If the objective is to make the person buy products, then remove all possible obstructions that will prevent the visitor from doing such.
It is also good to consult a set of target users to validate the design you’ve made. Check if it will make the customer perform the action that you want them to do or have the impression that you like to achieve. This is not an easy task and great consideration has to be made.
Privacy, copyright, and content ownership must also be tackled at this stage. Consult a lawyer when writing your disclaimers, terms and conditions, among others.
Technical Specifications
The e-commerce project technical aspect must be planned as well. What browser will you support? What plug-ins are you going to require from your users or what is commonly available to users? Do you have a standard development tool? Will this be NT based or Linux? Will you host it in-house or through a web hosting service?
Choices here should be driven by user and stakeholder needs, usability, cost-effectiveness, and your budget constraints.
Testing Plan
Before and after launching the e-commerce project, proper testing must be undertaken. Any error, downtime or crash is already a deterrent to the achievement of your success criteria.
Functional testing must be done to ensure that each section of the site will deliver the result. If you commit that search engine results should appear in 5 seconds, make sure it does. If it doesn’t re-check the database and search scripts to find out what’s wrong with the design.
The user’s experience must be sensitively considered. A failed user registration experience may result for that visitor not to come back anymore to your site. A slow search engine will automatically make the user not to try out your system again. Load testing must also be done. How many users are you expecting to simultaneously log in to your site? Your site must be able to handle that.
Your site’s content must be proofed as well. Misspellings and grammatical errors are not acceptable. Get your marketing communications people involved to ensure that the message tone is right and friendly to the target audience.
Operational testing needs to be done especially if your site intends to deliver goods. If your site promises delivery within 7 days, make sure it meets that commitment.
Security Plan
Take steps to ensure that your site is secured. Before worrying about external forces, consider securing your backyard first as most security breaches are caused within the organization. Have a process established as well to follow when hacking and fraud attempts are encountered. Be familiar with law enforcement and legal procedures in order to avoid tampering with potential evidence.
Marketing Initiatives
The common notion that just build your e-commerce project website and they will come is not good enough today. Effort must be made to ensure that your target audience will be interested and achieve your success criteria.

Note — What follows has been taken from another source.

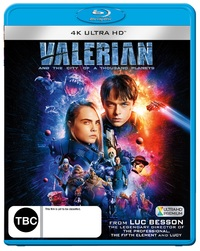 Valerian And The City Of A Thousand Planets on UHD Blu-ray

Monitoring and Maintenance
Ensure that the e-commerce project performance and commitments are met through consistent monitoring. How you intend to do it shall be defined here.
Budget
The budget usually at the latter part of the plan is immediately checked upon whenever it is presented. It must cover all aspects from planning, design and development, launch, and maintenance. A full blown e-commerce website that includes a payment solution normally cost no less than five hundred thousand pesos. It is almost like opening a physical store. However, the difference is that an online presence is global.
With targets properly defined and plan consistently followed, the return on investment can be achieved soon.
Conclusion
Creating an e-commerce project plan usually takes 6 weeks to 6 months. If this is a comprehensive plan, it will also tackle back-end business process improvements.
To increase success of an e-commerce project, the necessary information should be transparent and realistic. Commitment and buy-in of stakeholders must be locked on for a period of no less than four years. Proper monitoring and creative feedback will get you through from start to finish.